• _Provided data_
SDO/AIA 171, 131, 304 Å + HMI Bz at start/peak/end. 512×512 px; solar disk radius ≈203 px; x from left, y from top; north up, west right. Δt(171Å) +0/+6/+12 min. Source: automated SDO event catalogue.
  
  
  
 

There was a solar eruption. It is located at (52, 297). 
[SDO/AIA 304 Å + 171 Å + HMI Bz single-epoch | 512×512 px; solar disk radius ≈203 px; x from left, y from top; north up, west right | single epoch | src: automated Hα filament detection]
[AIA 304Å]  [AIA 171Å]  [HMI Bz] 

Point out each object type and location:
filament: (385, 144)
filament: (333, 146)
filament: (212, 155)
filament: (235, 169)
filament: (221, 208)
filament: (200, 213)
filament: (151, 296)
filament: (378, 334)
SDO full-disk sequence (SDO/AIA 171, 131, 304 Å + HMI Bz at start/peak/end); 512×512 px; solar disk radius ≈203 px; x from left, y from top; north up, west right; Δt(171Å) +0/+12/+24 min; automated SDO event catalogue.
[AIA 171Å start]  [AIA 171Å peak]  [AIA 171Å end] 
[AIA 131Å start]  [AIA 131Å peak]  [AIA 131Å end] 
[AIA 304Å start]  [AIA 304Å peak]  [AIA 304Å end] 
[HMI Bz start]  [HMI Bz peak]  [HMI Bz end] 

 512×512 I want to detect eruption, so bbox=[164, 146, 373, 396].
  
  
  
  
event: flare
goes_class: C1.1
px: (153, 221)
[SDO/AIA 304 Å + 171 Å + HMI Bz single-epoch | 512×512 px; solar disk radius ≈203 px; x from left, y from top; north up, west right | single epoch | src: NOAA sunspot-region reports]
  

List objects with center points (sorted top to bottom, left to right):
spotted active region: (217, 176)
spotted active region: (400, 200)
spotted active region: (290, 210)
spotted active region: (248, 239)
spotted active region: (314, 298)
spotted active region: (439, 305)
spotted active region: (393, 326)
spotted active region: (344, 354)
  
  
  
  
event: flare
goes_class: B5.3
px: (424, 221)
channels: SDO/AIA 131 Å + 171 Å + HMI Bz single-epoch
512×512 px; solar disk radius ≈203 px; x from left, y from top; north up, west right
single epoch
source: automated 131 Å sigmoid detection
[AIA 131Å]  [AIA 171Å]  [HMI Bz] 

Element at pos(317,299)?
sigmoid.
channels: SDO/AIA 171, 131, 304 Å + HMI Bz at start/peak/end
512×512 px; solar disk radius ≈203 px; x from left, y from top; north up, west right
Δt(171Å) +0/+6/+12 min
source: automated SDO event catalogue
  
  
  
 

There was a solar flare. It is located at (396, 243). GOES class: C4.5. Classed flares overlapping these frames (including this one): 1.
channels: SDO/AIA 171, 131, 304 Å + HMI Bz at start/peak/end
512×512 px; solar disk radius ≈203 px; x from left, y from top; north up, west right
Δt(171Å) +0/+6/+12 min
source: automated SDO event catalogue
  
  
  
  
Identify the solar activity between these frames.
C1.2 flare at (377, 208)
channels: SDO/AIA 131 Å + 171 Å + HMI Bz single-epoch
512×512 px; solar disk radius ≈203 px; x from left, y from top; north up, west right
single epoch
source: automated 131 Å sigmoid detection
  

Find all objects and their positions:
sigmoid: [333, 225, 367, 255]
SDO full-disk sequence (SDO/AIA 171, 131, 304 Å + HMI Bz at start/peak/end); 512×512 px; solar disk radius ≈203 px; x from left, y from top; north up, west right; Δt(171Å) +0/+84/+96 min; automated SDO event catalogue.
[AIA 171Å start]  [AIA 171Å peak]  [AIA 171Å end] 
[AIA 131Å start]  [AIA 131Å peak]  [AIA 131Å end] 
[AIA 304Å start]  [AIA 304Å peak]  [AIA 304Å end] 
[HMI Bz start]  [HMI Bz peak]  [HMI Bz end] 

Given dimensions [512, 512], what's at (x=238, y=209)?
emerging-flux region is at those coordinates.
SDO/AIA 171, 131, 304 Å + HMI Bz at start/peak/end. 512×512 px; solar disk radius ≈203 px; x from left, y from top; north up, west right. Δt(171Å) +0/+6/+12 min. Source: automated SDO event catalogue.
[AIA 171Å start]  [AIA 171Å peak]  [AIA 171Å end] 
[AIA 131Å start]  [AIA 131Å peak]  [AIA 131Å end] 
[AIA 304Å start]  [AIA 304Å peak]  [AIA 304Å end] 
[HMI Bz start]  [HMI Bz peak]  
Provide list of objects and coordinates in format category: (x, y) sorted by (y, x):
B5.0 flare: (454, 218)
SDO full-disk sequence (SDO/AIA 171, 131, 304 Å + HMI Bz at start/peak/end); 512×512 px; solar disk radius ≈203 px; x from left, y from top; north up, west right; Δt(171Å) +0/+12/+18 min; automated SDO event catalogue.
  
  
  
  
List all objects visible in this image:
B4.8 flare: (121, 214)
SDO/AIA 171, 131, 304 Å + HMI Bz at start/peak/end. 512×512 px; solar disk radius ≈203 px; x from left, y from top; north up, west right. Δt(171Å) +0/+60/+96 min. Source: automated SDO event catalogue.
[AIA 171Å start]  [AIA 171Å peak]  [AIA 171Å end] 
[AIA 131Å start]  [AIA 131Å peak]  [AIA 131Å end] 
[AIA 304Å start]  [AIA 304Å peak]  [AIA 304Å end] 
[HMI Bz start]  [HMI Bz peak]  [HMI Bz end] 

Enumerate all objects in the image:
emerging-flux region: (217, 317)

• _Problem description_
Please copy every line of the data that carries the string "automated".

• _Exercise solution_
SDO/AIA 171, 131, 304 Å + HMI Bz at start/peak/end. 512×512 px; solar disk radius ≈203 px; x from left, y from top; north up, west right. Δt(171Å) +0/+6/+12 min. Source: automated SDO event catalogue.
[SDO/AIA 304 Å + 171 Å + HMI Bz single-epoch | 512×512 px; solar disk radius ≈203 px; x from left, y from top; north up, west right | single epoch | src: automated Hα filament detection]
SDO full-disk sequence (SDO/AIA 171, 131, 304 Å + HMI Bz at start/peak/end); 512×512 px; solar disk radius ≈203 px; x from left, y from top; north up, west right; Δt(171Å) +0/+12/+24 min; automated SDO event catalogue.
source: automated 131 Å sigmoid detection
source: automated SDO event catalogue
source: automated SDO event catalogue
source: automated 131 Å sigmoid detection
SDO full-disk sequence (SDO/AIA 171, 131, 304 Å + HMI Bz at start/peak/end); 512×512 px; solar disk radius ≈203 px; x from left, y from top; north up, west right; Δt(171Å) +0/+84/+96 min; automated SDO event catalogue.
SDO/AIA 171, 131, 304 Å + HMI Bz at start/peak/end. 512×512 px; solar disk radius ≈203 px; x from left, y from top; north up, west right. Δt(171Å) +0/+6/+12 min. Source: automated SDO event catalogue.
SDO full-disk sequence (SDO/AIA 171, 131, 304 Å + HMI Bz at start/peak/end); 512×512 px; solar disk radius ≈203 px; x from left, y from top; north up, west right; Δt(171Å) +0/+12/+18 min; automated SDO event catalogue.
SDO/AIA 171, 131, 304 Å + HMI Bz at start/peak/end. 512×512 px; solar disk radius ≈203 px; x from left, y from top; north up, west right. Δt(171Å) +0/+60/+96 min. Source: automated SDO event catalogue.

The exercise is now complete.